In many cases it is whole communities – such as marginalised ethnic groups – that are neglected. In Nigeria, for example, coverage is nearly nine times higher among Igbo children than Fulani children. In Cameroon, twice as many Grassfields children are immunised compared with Biu-mandara children. Children living in rural and remote areas are also at a disadvantage – eg, a child in an urban area is more than twice as likely to be immunised as a child from a rural area in Nigeria and Central African Republic. In Ethiopia, coverage is nearly nine times higher in Addis Ababa than Afar, a region in the north east, while in the south east of Nigeria, coverage is nearly six times higher in the north west.

Conflict, natural disasters and disease outbreaks can exacerbate children’s exclusion from immunisation. Globally, two-thirds of all unimmunised children live in conflict-affected countries. When crises occur, immunisation coverage often plummets. In Syria, for example, immunisation coverage dropped by nearly 50% – from 80% in 2010 to 41% in 2015 – following the onset of conflict. In Liberia, progress on immunisation before the Ebola outbreak – which had seen coverage increase from 46% in 2000 to 80% in 2012 – was undone, with national coverage dropping to a mere 40% after the outbreak.

Reaching every last child with immunisation

Every child has the right to immunisation as part of their right to health. But unless we do things differently, we will continue to fail every seventh child and further entrench systematic inequalities that leave him or her behind. This injustice cannot continue. Breaking down the barriers that drive exclusion is possible – but requires renewed political leadership, commitment and investment. Actors at all levels have a responsibility to ensure that every last child can realise their right to immunisation.
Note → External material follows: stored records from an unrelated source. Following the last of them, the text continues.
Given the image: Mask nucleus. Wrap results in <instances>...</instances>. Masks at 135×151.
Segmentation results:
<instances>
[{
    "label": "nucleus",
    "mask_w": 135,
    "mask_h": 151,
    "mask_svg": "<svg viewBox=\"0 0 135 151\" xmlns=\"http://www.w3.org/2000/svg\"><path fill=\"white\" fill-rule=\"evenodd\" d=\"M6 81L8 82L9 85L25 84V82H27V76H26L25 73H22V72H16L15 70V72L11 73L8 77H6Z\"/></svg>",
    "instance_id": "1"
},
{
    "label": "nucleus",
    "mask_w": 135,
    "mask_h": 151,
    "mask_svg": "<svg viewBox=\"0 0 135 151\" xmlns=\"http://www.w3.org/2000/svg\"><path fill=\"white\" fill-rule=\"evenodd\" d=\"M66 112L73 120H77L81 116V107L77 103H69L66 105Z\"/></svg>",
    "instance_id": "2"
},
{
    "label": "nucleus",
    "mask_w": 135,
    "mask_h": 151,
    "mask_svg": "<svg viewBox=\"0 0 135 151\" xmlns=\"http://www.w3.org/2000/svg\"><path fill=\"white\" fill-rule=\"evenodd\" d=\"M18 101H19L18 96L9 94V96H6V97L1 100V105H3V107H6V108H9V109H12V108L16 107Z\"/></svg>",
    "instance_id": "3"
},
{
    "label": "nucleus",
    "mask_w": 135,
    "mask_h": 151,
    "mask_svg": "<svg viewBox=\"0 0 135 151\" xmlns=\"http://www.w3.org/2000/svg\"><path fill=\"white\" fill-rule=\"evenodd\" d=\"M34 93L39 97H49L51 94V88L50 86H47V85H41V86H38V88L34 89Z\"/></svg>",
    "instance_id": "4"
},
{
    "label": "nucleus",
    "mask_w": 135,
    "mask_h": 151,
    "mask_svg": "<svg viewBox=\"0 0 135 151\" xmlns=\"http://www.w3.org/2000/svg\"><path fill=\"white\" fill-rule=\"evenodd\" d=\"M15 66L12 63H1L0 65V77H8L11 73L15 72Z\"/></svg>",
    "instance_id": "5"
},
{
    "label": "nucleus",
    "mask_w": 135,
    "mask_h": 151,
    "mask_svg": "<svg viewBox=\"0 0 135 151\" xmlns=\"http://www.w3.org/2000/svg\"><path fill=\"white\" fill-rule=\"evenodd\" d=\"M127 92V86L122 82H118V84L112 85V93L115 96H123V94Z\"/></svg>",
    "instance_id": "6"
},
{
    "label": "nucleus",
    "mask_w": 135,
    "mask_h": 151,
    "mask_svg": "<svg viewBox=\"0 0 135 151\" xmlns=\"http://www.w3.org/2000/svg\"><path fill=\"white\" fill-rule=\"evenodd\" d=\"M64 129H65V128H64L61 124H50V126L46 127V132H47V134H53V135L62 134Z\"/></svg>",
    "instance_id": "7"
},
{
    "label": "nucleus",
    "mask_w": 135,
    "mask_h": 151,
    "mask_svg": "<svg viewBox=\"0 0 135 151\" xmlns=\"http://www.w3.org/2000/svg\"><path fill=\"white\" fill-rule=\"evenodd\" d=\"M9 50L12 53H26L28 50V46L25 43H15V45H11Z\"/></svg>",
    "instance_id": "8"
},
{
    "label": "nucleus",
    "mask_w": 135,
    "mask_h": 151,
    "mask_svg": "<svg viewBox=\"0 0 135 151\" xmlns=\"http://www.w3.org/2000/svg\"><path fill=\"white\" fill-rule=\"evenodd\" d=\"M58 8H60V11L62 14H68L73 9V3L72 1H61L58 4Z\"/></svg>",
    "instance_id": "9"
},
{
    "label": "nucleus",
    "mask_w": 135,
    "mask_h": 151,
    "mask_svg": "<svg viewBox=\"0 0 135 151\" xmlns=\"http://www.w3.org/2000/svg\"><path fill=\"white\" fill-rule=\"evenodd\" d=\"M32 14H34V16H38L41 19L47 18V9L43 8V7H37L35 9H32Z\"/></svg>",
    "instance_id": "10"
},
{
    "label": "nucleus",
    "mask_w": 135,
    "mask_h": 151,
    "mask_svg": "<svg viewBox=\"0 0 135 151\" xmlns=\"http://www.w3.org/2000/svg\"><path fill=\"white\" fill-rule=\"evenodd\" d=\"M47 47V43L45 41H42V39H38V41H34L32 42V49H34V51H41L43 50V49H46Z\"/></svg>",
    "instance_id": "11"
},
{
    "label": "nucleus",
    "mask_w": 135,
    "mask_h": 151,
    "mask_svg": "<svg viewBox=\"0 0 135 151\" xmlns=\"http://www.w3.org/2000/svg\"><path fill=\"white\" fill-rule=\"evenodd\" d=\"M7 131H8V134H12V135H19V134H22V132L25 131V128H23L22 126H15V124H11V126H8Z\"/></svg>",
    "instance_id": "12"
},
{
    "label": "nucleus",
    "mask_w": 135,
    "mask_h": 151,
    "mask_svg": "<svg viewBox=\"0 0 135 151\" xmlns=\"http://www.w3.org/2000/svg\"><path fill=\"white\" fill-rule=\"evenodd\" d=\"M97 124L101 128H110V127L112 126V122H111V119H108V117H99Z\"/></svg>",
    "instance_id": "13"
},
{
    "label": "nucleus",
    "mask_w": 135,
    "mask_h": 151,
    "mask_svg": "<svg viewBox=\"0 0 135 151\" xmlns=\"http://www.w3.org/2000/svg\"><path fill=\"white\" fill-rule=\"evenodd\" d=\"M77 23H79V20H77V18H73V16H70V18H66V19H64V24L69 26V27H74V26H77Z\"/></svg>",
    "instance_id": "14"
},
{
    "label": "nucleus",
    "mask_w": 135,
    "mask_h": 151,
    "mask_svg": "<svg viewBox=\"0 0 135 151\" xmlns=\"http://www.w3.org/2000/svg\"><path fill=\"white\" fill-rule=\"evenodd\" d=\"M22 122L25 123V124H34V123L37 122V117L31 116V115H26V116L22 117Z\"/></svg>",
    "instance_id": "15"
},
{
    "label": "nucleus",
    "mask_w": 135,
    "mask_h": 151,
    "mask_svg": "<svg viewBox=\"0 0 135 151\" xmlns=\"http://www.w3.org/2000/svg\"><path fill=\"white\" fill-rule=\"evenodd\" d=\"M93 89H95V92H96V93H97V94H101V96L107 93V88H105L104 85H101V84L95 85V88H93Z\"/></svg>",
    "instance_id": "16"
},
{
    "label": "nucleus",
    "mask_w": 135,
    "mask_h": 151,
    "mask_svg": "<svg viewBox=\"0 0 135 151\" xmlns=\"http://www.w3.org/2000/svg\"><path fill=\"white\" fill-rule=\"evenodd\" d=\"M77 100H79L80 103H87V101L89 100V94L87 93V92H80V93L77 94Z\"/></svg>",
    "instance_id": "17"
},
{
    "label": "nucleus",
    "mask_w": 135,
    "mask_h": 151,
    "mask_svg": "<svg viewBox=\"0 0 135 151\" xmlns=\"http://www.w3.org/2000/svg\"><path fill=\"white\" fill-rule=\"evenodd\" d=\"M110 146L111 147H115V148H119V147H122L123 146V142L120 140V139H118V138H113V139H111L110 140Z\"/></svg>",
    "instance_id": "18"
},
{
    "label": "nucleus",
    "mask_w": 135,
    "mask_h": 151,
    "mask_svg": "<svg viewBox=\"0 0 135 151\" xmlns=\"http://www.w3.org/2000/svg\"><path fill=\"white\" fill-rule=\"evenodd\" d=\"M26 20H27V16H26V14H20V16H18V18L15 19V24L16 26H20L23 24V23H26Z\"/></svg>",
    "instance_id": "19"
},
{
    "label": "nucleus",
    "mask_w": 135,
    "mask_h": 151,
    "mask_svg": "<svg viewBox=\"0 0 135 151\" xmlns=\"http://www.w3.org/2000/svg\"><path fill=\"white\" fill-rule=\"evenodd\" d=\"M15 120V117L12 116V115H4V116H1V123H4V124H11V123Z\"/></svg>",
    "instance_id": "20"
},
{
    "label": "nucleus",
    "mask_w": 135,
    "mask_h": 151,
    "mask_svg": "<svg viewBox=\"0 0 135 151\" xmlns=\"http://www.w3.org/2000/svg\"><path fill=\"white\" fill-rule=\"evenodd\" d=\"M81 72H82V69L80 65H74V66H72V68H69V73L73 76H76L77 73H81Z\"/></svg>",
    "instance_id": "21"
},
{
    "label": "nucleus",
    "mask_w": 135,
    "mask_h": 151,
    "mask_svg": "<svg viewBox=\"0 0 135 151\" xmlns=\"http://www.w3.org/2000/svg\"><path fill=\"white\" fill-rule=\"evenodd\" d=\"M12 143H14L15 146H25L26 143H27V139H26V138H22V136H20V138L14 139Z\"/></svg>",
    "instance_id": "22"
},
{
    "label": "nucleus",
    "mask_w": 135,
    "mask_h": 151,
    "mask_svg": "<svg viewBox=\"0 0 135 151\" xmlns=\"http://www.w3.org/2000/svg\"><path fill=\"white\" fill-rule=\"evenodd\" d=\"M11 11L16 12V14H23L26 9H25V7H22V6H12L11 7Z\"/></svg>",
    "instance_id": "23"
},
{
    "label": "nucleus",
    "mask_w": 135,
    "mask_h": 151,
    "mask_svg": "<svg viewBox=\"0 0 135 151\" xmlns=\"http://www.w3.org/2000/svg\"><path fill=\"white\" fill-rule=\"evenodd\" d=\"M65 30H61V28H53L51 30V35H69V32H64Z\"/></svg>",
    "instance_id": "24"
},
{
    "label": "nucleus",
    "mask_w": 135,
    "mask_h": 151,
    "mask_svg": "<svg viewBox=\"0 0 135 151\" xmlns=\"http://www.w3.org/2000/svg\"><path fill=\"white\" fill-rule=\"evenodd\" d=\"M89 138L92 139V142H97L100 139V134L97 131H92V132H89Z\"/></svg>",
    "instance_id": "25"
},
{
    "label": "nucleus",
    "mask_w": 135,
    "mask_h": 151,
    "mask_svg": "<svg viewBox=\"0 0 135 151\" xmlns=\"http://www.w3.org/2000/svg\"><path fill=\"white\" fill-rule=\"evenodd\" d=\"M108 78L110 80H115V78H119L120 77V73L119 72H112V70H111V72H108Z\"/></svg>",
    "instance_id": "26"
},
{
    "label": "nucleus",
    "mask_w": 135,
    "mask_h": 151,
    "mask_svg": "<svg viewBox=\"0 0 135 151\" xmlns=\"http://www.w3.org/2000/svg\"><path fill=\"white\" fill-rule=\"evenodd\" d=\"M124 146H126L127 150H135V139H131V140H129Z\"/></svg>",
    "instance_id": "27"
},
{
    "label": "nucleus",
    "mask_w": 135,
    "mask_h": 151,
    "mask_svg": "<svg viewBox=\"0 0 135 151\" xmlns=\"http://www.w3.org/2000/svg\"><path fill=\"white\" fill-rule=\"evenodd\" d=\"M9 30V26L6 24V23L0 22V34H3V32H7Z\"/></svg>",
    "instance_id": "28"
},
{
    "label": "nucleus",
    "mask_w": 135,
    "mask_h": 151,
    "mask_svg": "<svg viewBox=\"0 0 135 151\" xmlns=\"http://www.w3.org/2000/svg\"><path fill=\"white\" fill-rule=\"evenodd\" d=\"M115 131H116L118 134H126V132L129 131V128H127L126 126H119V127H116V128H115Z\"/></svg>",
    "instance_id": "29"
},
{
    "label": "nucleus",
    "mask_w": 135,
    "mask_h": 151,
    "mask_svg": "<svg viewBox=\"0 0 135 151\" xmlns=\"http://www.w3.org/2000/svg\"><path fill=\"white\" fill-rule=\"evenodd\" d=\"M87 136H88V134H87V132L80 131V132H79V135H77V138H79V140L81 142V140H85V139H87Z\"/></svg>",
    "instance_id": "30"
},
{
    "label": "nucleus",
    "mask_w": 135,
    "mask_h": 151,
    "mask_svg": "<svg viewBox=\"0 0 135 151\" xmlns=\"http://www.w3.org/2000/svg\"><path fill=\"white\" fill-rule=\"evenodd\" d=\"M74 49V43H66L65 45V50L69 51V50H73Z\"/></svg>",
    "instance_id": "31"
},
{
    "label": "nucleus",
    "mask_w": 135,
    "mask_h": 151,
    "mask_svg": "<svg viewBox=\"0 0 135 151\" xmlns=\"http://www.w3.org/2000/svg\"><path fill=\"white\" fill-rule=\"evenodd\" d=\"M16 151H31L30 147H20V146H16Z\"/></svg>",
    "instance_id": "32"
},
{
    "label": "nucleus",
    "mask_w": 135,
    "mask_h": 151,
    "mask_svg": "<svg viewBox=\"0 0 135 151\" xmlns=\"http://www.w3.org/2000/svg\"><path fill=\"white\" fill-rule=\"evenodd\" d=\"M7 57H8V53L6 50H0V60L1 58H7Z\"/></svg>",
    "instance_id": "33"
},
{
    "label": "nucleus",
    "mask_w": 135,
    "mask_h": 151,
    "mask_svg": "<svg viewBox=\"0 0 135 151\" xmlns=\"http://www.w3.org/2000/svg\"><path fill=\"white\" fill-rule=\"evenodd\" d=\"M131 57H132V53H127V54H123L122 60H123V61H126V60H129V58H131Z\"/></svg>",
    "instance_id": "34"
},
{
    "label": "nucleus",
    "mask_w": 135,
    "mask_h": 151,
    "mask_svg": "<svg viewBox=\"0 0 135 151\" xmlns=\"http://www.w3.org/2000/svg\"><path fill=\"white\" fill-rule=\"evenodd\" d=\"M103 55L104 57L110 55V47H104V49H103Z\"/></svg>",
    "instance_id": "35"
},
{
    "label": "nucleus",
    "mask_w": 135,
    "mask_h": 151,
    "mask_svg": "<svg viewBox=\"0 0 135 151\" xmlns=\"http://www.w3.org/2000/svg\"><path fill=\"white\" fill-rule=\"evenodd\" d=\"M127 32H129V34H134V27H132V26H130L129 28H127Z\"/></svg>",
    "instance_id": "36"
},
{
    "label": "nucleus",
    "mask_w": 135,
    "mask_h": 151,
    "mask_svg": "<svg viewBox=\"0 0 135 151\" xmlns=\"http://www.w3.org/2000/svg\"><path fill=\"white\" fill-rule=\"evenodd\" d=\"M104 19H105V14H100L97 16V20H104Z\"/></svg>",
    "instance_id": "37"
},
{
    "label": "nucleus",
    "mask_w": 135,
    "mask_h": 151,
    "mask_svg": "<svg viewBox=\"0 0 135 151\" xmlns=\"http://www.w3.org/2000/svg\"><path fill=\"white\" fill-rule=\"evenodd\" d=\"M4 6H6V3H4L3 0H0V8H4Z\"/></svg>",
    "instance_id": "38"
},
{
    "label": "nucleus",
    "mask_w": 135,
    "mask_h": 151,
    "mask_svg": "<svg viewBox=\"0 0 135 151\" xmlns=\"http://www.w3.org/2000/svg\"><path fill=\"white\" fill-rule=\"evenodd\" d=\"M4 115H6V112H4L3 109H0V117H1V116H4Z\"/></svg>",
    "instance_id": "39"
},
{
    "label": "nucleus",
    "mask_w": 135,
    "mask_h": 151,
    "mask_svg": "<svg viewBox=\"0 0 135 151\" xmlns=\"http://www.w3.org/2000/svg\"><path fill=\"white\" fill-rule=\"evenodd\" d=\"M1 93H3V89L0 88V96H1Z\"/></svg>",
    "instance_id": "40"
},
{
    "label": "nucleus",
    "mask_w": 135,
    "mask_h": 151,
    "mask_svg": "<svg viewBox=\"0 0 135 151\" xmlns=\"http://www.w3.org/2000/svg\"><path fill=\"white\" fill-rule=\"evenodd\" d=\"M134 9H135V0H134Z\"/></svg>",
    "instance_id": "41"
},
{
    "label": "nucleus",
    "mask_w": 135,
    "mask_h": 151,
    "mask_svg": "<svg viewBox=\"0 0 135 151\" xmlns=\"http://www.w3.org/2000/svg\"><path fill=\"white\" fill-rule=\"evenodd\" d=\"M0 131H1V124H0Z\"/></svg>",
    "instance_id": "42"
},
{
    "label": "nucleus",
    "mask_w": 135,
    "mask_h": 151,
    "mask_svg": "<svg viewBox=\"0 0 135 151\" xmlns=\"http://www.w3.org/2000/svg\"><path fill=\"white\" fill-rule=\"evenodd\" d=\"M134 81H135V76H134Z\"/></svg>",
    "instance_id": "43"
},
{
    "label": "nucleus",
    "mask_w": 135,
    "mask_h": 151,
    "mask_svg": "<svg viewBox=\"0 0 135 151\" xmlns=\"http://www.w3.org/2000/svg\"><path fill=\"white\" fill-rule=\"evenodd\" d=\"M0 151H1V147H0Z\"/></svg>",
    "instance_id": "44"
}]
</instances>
At the midpoint of the GVAP, more must be done to accelerate action. We must go further, we must act faster and we must be fairer to ensure that every last child is reached with life-saving vaccination. Our new report calls for universal coverage of immunisation, putting forward recommendations for governments, development partners, the private sector and civil society to help drive this agenda forward.

Save the Children this year launched an ambitious new global campaign to help end exclusion and ensure that Every Last Child survives and thrives. The campaign calls on decision makers at the household, local, national and international levels to ensure barriers that exclude children from accessing life-saving services are eliminated. We must act now to make this a reality.